• _WORK TO BE COMPLETED_: Reproduce the records below from the line with "How far from" through the end of the records, shifting every number in the answers (the distances and the point coordinates) up by 91. Leave the pictures out.

• _Rows of spatial question data_:
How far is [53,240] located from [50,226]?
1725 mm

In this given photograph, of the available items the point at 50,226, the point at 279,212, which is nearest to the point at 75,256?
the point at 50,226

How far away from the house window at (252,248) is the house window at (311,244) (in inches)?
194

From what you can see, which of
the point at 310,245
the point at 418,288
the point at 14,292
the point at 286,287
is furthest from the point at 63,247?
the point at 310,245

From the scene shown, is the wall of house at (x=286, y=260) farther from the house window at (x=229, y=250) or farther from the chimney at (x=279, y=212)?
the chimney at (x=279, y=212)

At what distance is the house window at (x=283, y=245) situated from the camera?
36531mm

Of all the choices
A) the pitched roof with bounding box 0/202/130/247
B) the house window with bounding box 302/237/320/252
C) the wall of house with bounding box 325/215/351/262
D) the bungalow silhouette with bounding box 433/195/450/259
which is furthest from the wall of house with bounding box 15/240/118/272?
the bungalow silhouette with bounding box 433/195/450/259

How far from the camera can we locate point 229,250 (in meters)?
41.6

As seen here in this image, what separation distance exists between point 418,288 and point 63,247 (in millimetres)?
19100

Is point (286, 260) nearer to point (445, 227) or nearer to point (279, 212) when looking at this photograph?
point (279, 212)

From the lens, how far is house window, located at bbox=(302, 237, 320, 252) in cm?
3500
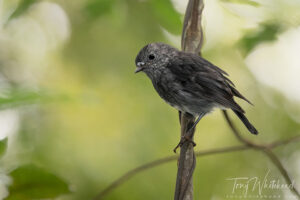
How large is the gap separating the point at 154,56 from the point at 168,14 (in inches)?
22.8

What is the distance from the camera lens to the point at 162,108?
14.7 ft

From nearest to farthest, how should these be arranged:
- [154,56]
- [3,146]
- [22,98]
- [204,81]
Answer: [22,98]
[3,146]
[204,81]
[154,56]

• _FULL ANSWER_:
How far from the camera can we locate point 229,250 (in meters)?
132.6

As seen here in this image, what separation distance exists between point 418,288 and point 63,247 (in millimetres)?
19191

Is point (286, 260) nearer to point (445, 227) or nearer to point (279, 212) when looking at this photograph?
point (370, 303)

From the lens, how far is house window, located at bbox=(302, 237, 320, 252) in cm?
3591
How large is the gap separating the point at 154,56 from the point at 168,14 (in inches)?
113.8

What is the distance from the camera lens to the point at 162,108?
105.7 ft

From nearest to farthest, how should these be arranged:
- [154,56]
- [3,146]
- [22,98]
- [204,81]
Answer: [113,189]
[94,237]
[295,172]
[245,147]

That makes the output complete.